Rubefacients cause irritation of the skin, and are believed to relieve pain in muscles, joints and tendons, and other musculoskeletal pains in the extremities by counter‐irritation (BNF 2009). The term "counter‐irritant" derives from the fact that these agents cause a reddening of the skin by causing the blood vessels of the skin to dilate, which gives a soothing feeling of warmth. The term counter‐irritant refers to the idea that irritation of the sensory nerve endings alters or offsets pain in the underlying muscle or joints that are served by the same nerves (Morton 2002). There has been confusion about which compounds should be classified as rubefacients. Some compounds, such as salicylates, are related pharmacologically to aspirin and NSAIDs, but for the form that they are often used in for topical products (often as amine derivatives) their principal action is to act as skin irritants. We will include salicylates and nicotinate esters as rubefacients.

Topical capsaicin

Capsaicin is the active compound present in chili peppers, responsible for making them hot when eaten. It binds to nociceptors (sensory receptors responsible for sending signals that cause the perception of pain) in the skin, releasing pro inflammatory neuropeptides, such as substance P, which cause neurogenic inflammation. There is an initial excitation of the neurons and a period of enhanced sensitivity to noxious stimuli, usually perceived as itching, pricking or burning sensations. Enhanced sensitivity is followed by a refractory (unresponsive) period with reduced sensitivity and, after repeated applications, persistent desensitisation. The mechanisms of desensitisation remain unclear.
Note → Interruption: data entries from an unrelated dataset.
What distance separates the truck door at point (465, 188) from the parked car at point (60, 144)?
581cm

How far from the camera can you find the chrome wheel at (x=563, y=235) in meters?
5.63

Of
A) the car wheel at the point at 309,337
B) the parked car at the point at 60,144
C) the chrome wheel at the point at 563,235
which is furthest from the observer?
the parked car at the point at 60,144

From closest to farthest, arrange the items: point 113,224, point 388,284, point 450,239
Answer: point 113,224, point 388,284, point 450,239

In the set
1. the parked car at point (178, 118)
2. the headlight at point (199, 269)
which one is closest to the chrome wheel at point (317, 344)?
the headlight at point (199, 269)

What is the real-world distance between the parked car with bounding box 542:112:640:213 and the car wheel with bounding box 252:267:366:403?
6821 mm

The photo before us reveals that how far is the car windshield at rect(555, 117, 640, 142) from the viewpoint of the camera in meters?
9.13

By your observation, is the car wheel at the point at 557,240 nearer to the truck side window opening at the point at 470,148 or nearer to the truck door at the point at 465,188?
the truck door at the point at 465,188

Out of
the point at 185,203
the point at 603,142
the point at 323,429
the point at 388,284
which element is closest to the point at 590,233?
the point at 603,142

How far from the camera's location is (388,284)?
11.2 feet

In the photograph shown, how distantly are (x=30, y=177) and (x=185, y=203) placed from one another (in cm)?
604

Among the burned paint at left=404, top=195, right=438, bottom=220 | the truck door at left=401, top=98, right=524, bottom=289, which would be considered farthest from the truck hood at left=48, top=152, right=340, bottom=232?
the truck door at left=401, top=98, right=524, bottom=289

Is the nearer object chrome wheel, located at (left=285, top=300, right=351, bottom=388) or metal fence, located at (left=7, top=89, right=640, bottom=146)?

It is thought that degenerative changes in the primary sensory neuron result in loss of peripheral or central nociceptor‐specific macromolecules and receptors, and that these degenerative changes can affect distant parts of the primary sensory neuron (Jancso 2008). The resulting reduction of sensation is associated with degeneration of epidermal nerve fibres, which is at least partially reversible (Nagy 2004; Nolano 1999; Simone 1998). It is the theoretical ability of capsaicin to desensitise nociceptors that is exploited for therapeutic pain relief (Holzer 2008).

Topical lidocaine

Topical lidocaine dampens peripheral nociceptor sensitisation and central nervous system hyperexcitability. It may benefit patients with postherpetic neuralgia or traumatic nerve injury, where its lack of systemic side effects makes it an attractive option. Lidocaine is an amide‐type local anaesthetic agent that acts by stabilising neuronal membranes. It impairs membrane permeability to sodium, which in turn blocks impulse propagation, and thus dampens both peripheral nociceptor sensitisation, and eventually central nervous system hyperexcitability. It also suppresses neuronal discharge in A delta and C fibres. Regenerating nerve fibres have an accumulation of sodium channels. When lidocaine binds to such sodium channels it initiates an 'inactive state' from which normal activation is unable to occur. Lidocaine reduces the frequency rather than the duration of sodium channel opening. In a small dose it inhibits ectopic discharges, although it does not disrupt normal neuronal function. Lidocaine also suppresses spontaneous impulse generation from dorsal root ganglia, where the postherpetic neuralgia virus remains dormant after initial infection by varicella zoster (chickenpox) (Khaliq 2007).

Topical opioids

Topically applied opioids bind to peripheral opioid receptors on the terminals of nociceptive nerves in damaged and inflamed tissue, with analgesic effects through reduced pain perception and reaction to pain (Stein 2003).